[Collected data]
--------------------
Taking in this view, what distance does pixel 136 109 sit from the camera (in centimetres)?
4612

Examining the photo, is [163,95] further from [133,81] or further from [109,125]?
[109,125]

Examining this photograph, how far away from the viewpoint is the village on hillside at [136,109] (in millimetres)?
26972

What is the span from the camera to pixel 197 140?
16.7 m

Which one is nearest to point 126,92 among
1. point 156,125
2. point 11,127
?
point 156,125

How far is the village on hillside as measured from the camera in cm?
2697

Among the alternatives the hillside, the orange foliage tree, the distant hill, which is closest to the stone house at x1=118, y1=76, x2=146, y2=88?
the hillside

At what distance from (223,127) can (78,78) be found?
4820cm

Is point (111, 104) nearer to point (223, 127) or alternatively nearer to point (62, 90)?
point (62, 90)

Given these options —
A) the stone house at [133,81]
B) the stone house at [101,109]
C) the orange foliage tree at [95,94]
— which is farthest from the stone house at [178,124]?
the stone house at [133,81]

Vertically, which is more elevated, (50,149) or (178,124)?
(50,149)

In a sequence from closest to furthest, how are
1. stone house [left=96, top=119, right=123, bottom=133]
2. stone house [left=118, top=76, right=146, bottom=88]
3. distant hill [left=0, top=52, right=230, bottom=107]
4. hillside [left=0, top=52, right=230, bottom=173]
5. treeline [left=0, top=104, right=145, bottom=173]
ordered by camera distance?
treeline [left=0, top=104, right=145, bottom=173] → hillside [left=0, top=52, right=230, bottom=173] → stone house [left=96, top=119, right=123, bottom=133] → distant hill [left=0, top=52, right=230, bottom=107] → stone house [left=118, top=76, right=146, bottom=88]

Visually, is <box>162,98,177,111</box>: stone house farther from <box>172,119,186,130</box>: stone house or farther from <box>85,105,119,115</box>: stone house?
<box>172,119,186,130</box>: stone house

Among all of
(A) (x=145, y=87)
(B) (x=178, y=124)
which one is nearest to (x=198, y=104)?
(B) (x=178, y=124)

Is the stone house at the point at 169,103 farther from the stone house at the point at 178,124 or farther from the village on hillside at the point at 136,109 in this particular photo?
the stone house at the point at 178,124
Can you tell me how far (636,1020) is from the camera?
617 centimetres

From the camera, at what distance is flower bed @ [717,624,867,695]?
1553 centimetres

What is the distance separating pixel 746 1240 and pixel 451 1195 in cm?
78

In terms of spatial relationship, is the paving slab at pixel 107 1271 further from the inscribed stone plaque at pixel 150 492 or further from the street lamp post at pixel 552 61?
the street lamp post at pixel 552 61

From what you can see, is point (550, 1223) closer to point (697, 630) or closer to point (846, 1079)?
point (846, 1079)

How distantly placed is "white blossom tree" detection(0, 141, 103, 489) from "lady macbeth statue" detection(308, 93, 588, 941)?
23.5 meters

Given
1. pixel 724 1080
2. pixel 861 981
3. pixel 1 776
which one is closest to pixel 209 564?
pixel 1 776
--------------------
▶ **Aim**: Reproduce every row above word for word, keeping the original order and line breaks.

▶ **Answer to this problem**:
Taking in this view, what distance does pixel 136 109 sit from the camera (in centimetres)?
4612

Examining the photo, is [163,95] further from [133,81] or further from [109,125]?
[109,125]

Examining this photograph, how far away from the viewpoint is the village on hillside at [136,109] (in millimetres)?
26972

What is the span from the camera to pixel 197 140?
16.7 m

Which one is nearest to point 126,92 among
1. point 156,125
2. point 11,127
?
point 156,125

How far is the village on hillside as measured from the camera in cm?
2697

Among the alternatives the hillside, the orange foliage tree, the distant hill, which is closest to the stone house at x1=118, y1=76, x2=146, y2=88?
the hillside

At what distance from (223,127) can (78,78) be found?
4820cm

Is point (111, 104) nearer to point (223, 127) or alternatively nearer to point (62, 90)?
point (62, 90)

Given these options —
A) the stone house at [133,81]
B) the stone house at [101,109]
C) the orange foliage tree at [95,94]
— which is farthest from the stone house at [178,124]?
the stone house at [133,81]

Vertically, which is more elevated, (50,149) or (178,124)?
(50,149)

In a sequence from closest to furthest, how are
1. stone house [left=96, top=119, right=123, bottom=133]
2. stone house [left=118, top=76, right=146, bottom=88]
3. distant hill [left=0, top=52, right=230, bottom=107]
4. hillside [left=0, top=52, right=230, bottom=173]
5. treeline [left=0, top=104, right=145, bottom=173]
ordered by camera distance?
treeline [left=0, top=104, right=145, bottom=173] → hillside [left=0, top=52, right=230, bottom=173] → stone house [left=96, top=119, right=123, bottom=133] → distant hill [left=0, top=52, right=230, bottom=107] → stone house [left=118, top=76, right=146, bottom=88]

Visually, is <box>162,98,177,111</box>: stone house farther from <box>172,119,186,130</box>: stone house or farther from <box>85,105,119,115</box>: stone house?
<box>172,119,186,130</box>: stone house

Among all of
(A) (x=145, y=87)
(B) (x=178, y=124)
which one is nearest to (x=198, y=104)?
(B) (x=178, y=124)

Is the stone house at the point at 169,103 farther from the stone house at the point at 178,124 or farther from the village on hillside at the point at 136,109 in this particular photo?
the stone house at the point at 178,124
Can you tell me how far (636,1020) is from the camera?
617 centimetres

From the camera, at what distance is flower bed @ [717,624,867,695]?
1553 centimetres

What is the distance separating pixel 746 1240 and pixel 451 1195 in cm?
78

In terms of spatial relationship, is the paving slab at pixel 107 1271 further from the inscribed stone plaque at pixel 150 492 or further from the street lamp post at pixel 552 61?
the street lamp post at pixel 552 61

From what you can see, is point (550, 1223) closer to point (697, 630) or closer to point (846, 1079)?
point (846, 1079)

How distantly placed is "white blossom tree" detection(0, 141, 103, 489) from "lady macbeth statue" detection(308, 93, 588, 941)?
23.5 meters

Given
1. pixel 724 1080
2. pixel 861 981
3. pixel 1 776
which one is closest to pixel 209 564?
pixel 1 776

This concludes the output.